TL;DR for the IQ type of intelligence, it basically just means faster knowledge and skill application. Depending on how you apply that it could provide a cumulative long-term advantage, but brings its own challenges as well.
I love how tactfully you avoided the actual question of how fucking stupid everyone else is. Kudos!
LOL! Well it does astound me sometimes the things that come out of other peoples’ mouths! :-) That said, I don’t always have all the information, either, so it’s not super productive to view others as dumb, everyone just has different information, so I like to listen to what others have to say and how they formed their opinions. That helps me test whether I have all the facts or have considered all the perspectives. It’s hard not to be arrogant and rush to judgment, but I have learned that I am wrong just as often as everyone else, so I need to listen to other people!
When I was a kid, I was a huge asshole without realizing it because I thought all the other kids weren’t trying or were specifically being coy with me. I thought they weren’t trying their best like I was. I would get really mean about it. Turns out they were trying their best maybe.
As far as I’ve seen, so many people don’t think their way through things but imitate their impression of those things instead.
We once had this girl about a year younger than I was over at the house and we were gonna have her drive my go-kart. Everything seemed fine until she blasted off into the corn field and we had to chase her down and get her out of there. She just pressed the gas and the brakes at the same time(breaks were a one tire friction band POS) and wiggled the steering wheel back and forth because that’s what she thought driving was. She had absolutely no idea that she was supposed to be directing the go-kart’s functions.
It completely shattered my impression of other people. I had no idea anyone could be so absurdly stupid. She basically thought of vehicles as magic and I suspect many people navigate through life thinking the same.
This is part of why I worry about self driving cars and the kids who are growing up without seeing the incremental progress of stuff like computing and AI.
How would one describe “how stupid” these 99% are?

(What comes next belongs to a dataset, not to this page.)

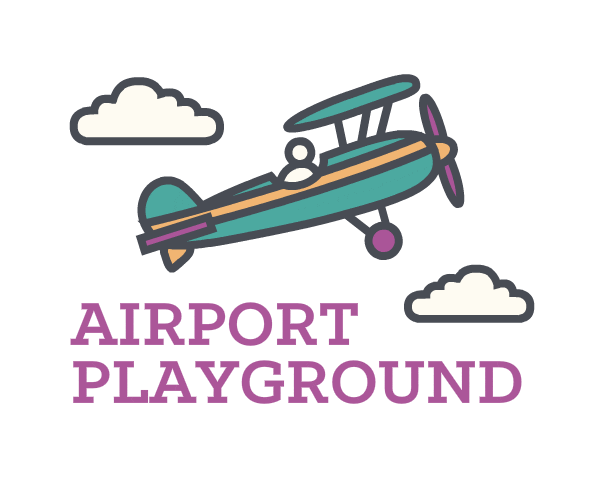 Playground Sticker by Currie Life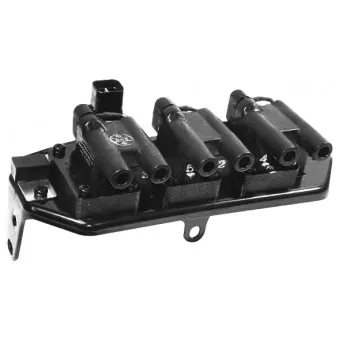 Bobine d'allumage HOFFER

Sure, you can take the distribution of IQ, though that doesn’t mean much.
A good idiom to think about: 99% of people believe, that 99% of people are idiots.
There’s this worry that high intelligence itself drives you to be more dismissive of other people. I don’t really think that’s the case. I think intelligence can help you understand and sympathize better with other people.

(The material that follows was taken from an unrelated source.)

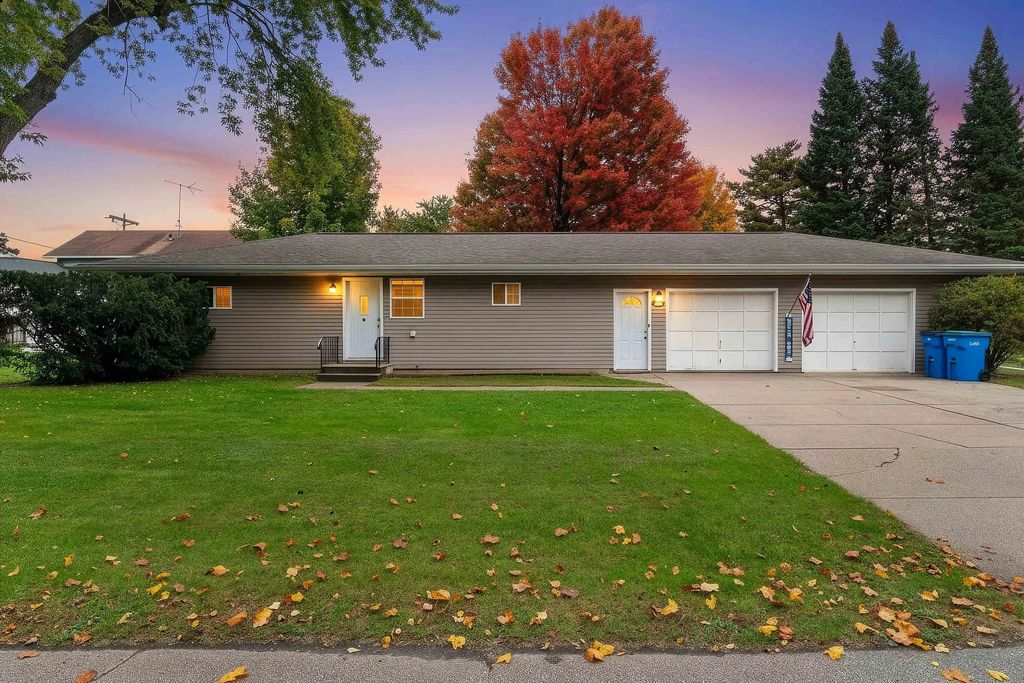 1036 Bartelt Street, GRESHAM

Anyway, if you go by IQ, the upper one percentile score about 135 or higher, so that’s where your dividing line would be in raw numbers.
But since intelligence is distributed in a continuum, it wouldn’t make sense for everyone at or above 135 to consider everyone else equally ‘dumb’ - even if they did choose to use the IQ-scale to gauge everyone’s ‘stupidity’.
To do so would be like you getting first place in a spelling contest by a single point and then concluding that the person in second place (and everyone following) must be completely illiterate.
All that being said, the one percent really are very far from average. One way of putting it is that these people are further from the average than average people are from the ‘extremely low’ range (>69).
If you judge a fish by its ability to climb a tree…
People know different things, “smart” is an nebulous concept that changes for each person. We even have colloquialisms for different types like book smarts and street smarts.